Schreibe aus dem Forumsthread zur SPS mit Webinterface alles von „# SPS zum Messen“ bis hinunter zu „etc. zu schalten.“ wortgetreu ab.

### [Vorliegender Text]
§ §

# SPS zum Messen und Steuern mit Webinterface



## Beatzler (11 Februar 2008)

Juhu,

ich hoffe ihr könnt mir nochmal bissle helfen.

Ich bin derzeit auf der suche nach einer Kleinsteuerung etc. welche es mir ermöglicht verschiedene Temperaturmessungen durchzuführen, Schaltaufgaben bei Temperaturveränderung oder auf Tasterbetätigung etc. zu schalten. 

Soweit ja kein Problem. Das ganze sollte aber im Netzwerk ansprechbar sein. Undzwar benötige ich dort einen kleinen eigenen Webserver oder sowas wie man ihn von Routern etc. kennt. Man gibt die lokale IP im Browser ein ( 192.168.0.1) und kommt dann nach Authentifizierung auf eine Statusseite wo gewisse Messergebnisse und Schaltzustände über ganz einfache Symbolik ( sone Art Ampel oder so Grün = alles OK , Rot = Fehler etc., reiner Text würd zur Not auch gehen) der Status der Messungen und Schaltzustände angezeigt werden.

Am besten wäre es wenn man über dieses Interface noch gewisse Schaltvorgänge durchführen kann.

Das ganze sollte am besten noch falls eine Temperatur überschritten wird oder sich ein Schaltzustand ändert über eine Benachrichtung per E-Mail ( ggf. auch SMS aber das wär net soo wichtig) 


Die eigentliche Programmierung welche zuvor durchgeführt werden muss kann auch gerne über seriell etc. durchgeführt werden... das andere geht nachher nur noch um den Status!

Ich hoffe ihr könnt mich verstehen und mir helfen 

Gibs sowas überhaupt?

Mfg Beatzler


----------



## Rayk (11 Februar 2008)

Hallo, 
  klar gibt es so etwas. Ich würde die 750-841 von Wago empfehlen. Diese Steuerung hat ein Web-Interface, welches man mit den gewünschten Werten konfigurieren kann und E-Mails kann sie auch verschicken. Programmiert wird sie mit Codesys. Von Wago werden diverse Bausteine zum E-Mail Versand oder FTP Bearbeitung bereitgestellt.
Gruß
Rayk


----------



## Friedrich-Alexander (11 Februar 2008)

*Web-Interface*

Hi Forum,

gibt es sowas (Web-Interface) auch bei Beckhoff?
Bei welcer CPU?

Gruß FA


----------



## funkdoc (12 Februar 2008)

das kann man verschieden lösen.

auf was hast du den erfahrungen?


grüsse


----------



## trinitaucher (13 Februar 2008)

Friedrich-Alexander schrieb:


> gibt es sowas (Web-Interface) auch bei Beckhoff?
> Bei welcer CPU?


Klar, bei allen PCs/Embedded-PCs mit Windows XP oder CE. Man nutzt dann die Webserver-Funktionalität von Windows und lässt sich Elemente aus der SPS (TwinCAT) anzeigen. Konfigurieren und programmieren muss man sich das dann allerdings selbst.


----------



## Maxl (14 Februar 2008)

Je nachdem wie transportabel die Geschichte sein soll bzw. wieviel Geld Du ausgeben willst kann ich Dir Lösungen von B&R empfehlen.

§ §

### [Bereitgestellte Daten]
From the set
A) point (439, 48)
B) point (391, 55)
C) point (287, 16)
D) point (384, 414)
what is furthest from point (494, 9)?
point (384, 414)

§ §

### [Ergebnis der Aufgabe]
# SPS zum Messen und Steuern mit Webinterface



## Beatzler (11 Februar 2008)

Juhu,

ich hoffe ihr könnt mir nochmal bissle helfen.

Ich bin derzeit auf der suche nach einer Kleinsteuerung etc. welche es mir ermöglicht verschiedene Temperaturmessungen durchzuführen, Schaltaufgaben bei Temperaturveränderung oder auf Tasterbetätigung etc. zu schalten.